_Activity_
In the records below, reproduce exactly the lines from the one containing "будинок за адресою Насосна" through the one containing "6825 Zumirez Drive, Malibu, CA 90265 - #3", both included, and omit the pictures.

_Dataset excerpts_

::::::

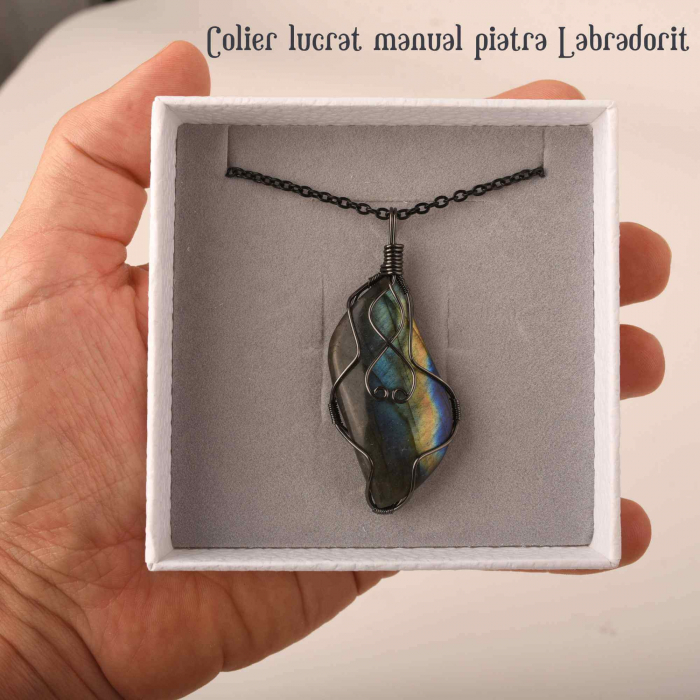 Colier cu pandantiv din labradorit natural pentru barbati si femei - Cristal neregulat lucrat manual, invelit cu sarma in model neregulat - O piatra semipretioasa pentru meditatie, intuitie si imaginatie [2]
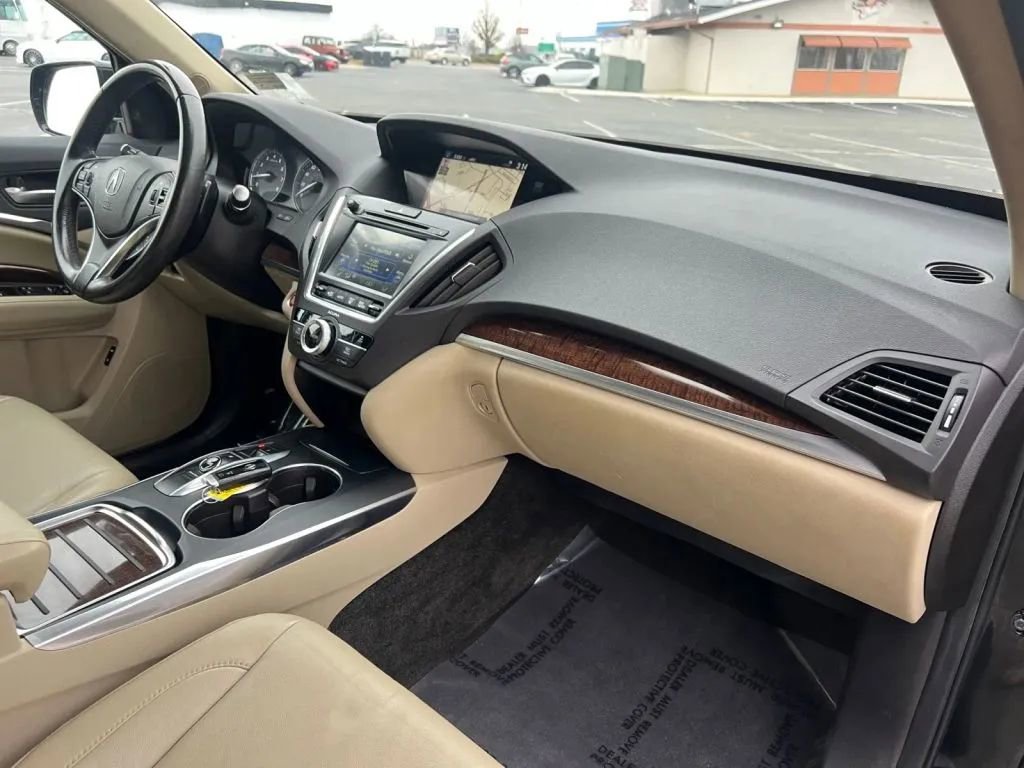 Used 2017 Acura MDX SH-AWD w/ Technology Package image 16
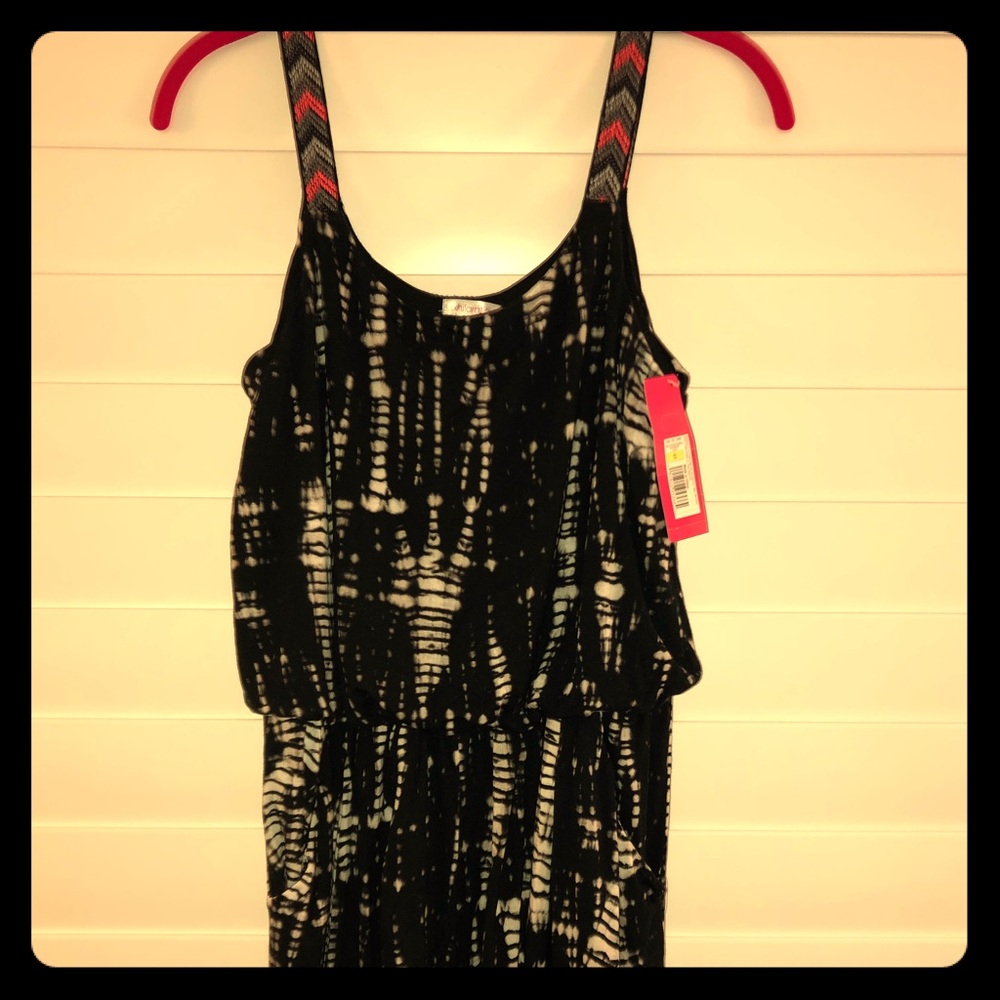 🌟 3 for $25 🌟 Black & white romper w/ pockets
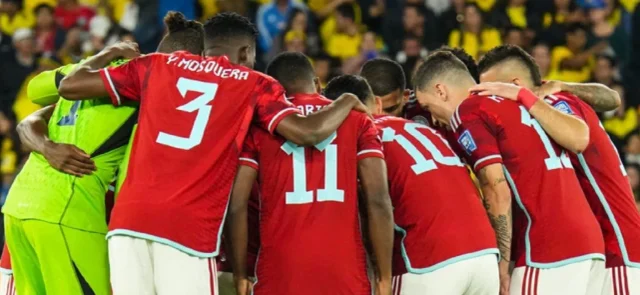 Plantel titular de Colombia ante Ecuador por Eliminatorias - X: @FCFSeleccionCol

::::::

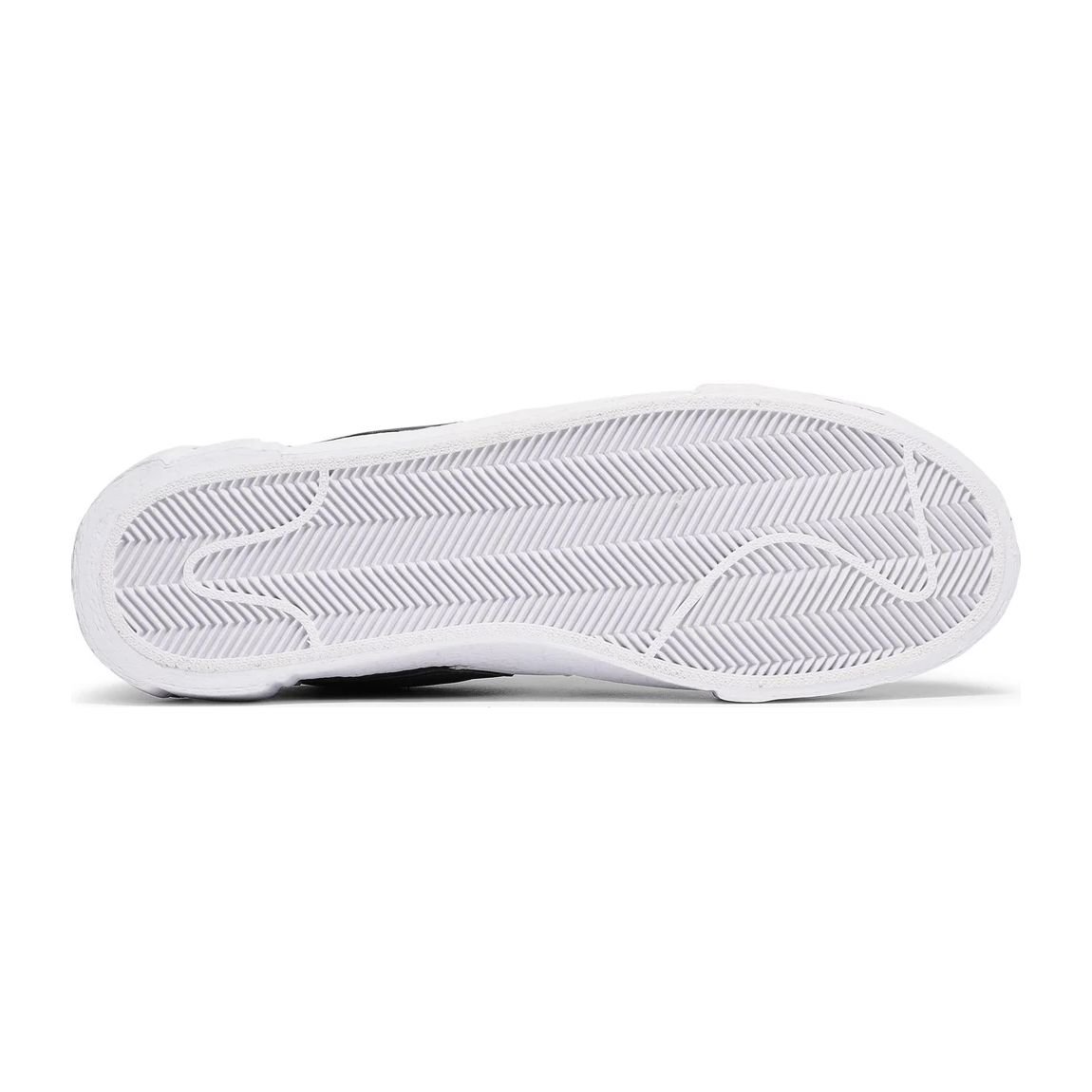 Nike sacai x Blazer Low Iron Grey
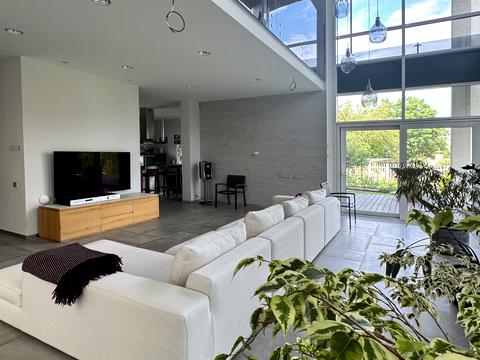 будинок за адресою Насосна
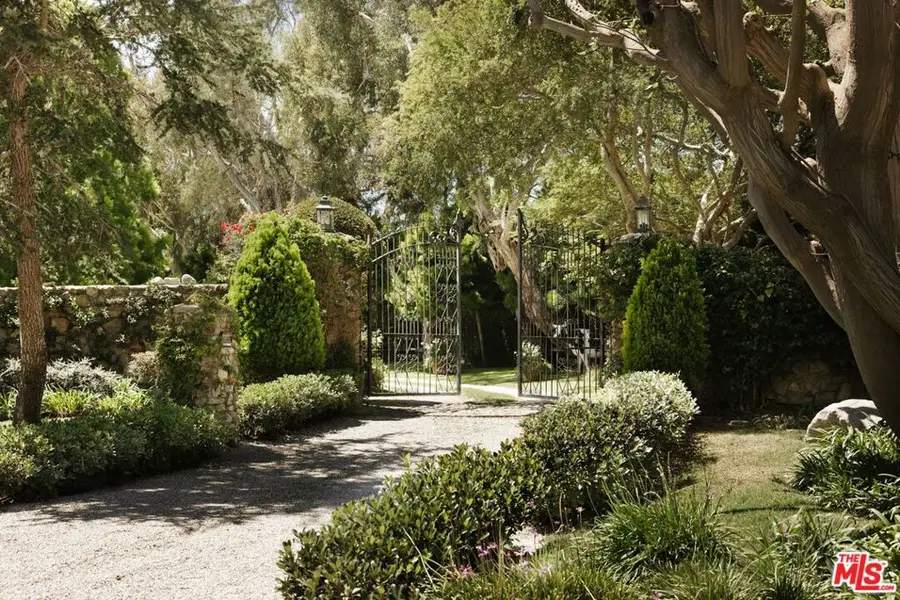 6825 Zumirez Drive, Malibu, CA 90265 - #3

::::::

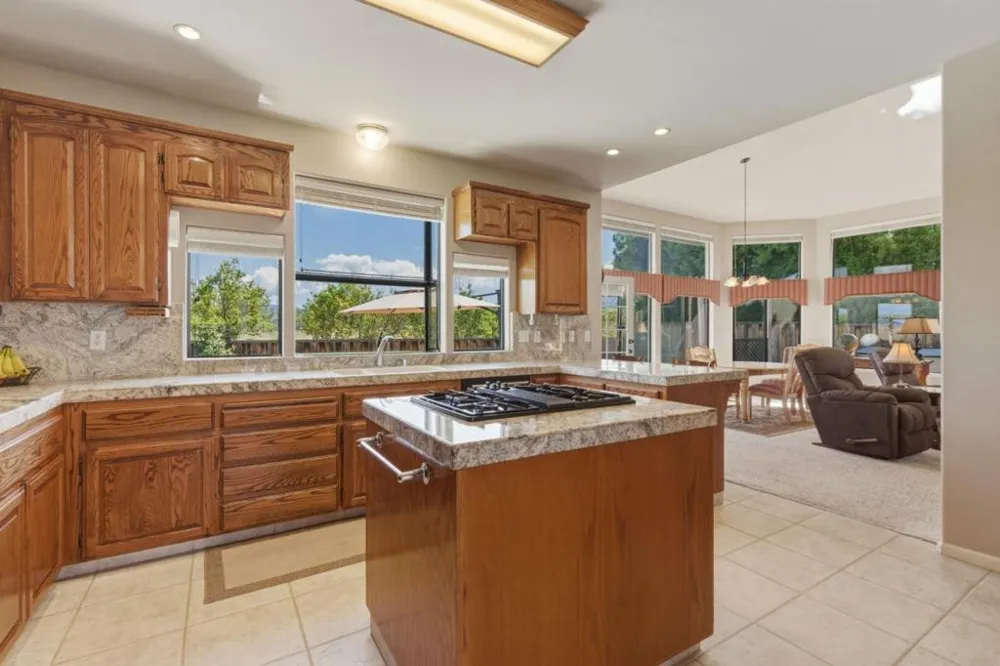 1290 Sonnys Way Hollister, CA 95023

::::::

_Result for this exercise_
 будинок за адресою Насосна
 6825 Zumirez Drive, Malibu, CA 90265 - #3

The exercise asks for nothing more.